MATERIAL FOR THIS TASK
++++

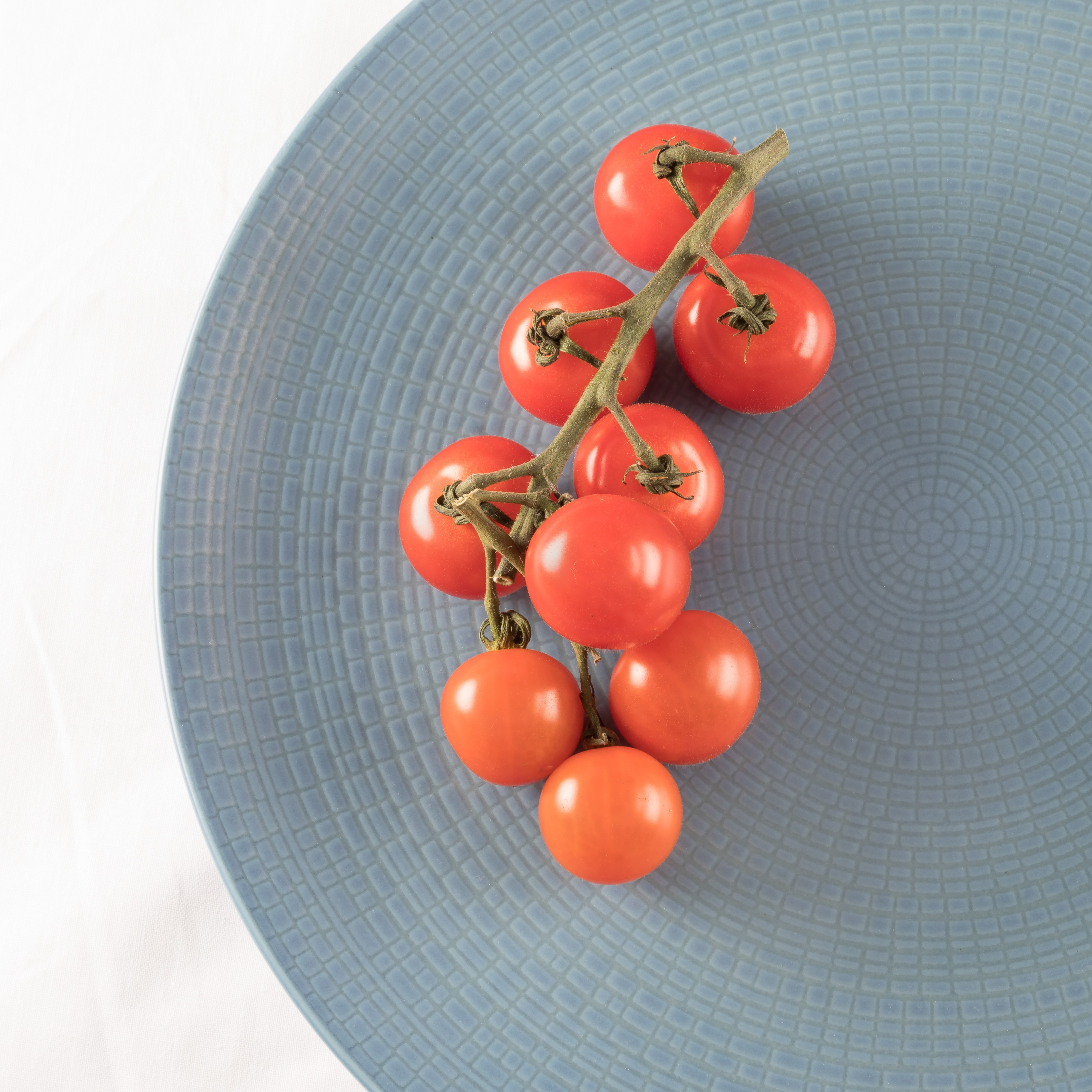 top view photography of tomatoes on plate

++++

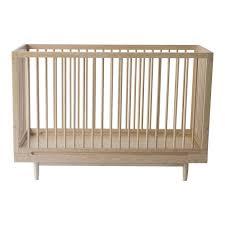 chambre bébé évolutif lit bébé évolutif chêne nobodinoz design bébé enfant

++++

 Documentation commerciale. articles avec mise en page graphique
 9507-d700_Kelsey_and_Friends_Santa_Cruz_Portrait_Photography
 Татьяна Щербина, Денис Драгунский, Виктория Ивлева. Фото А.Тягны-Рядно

++++

EXERCISE
From the material above, retype precisely the lines between the line holding "9507-d700_Kelsey_and_Friends_Santa_Cruz_Portrait_Photography" and the line holding "Татьяна Щербина, Денис", inclusive, and nothing beyond them.

SOLUTION BELOW
 9507-d700_Kelsey_and_Friends_Santa_Cruz_Portrait_Photography
 Татьяна Щербина, Денис Драгунский, Виктория Ивлева. Фото А.Тягны-Рядно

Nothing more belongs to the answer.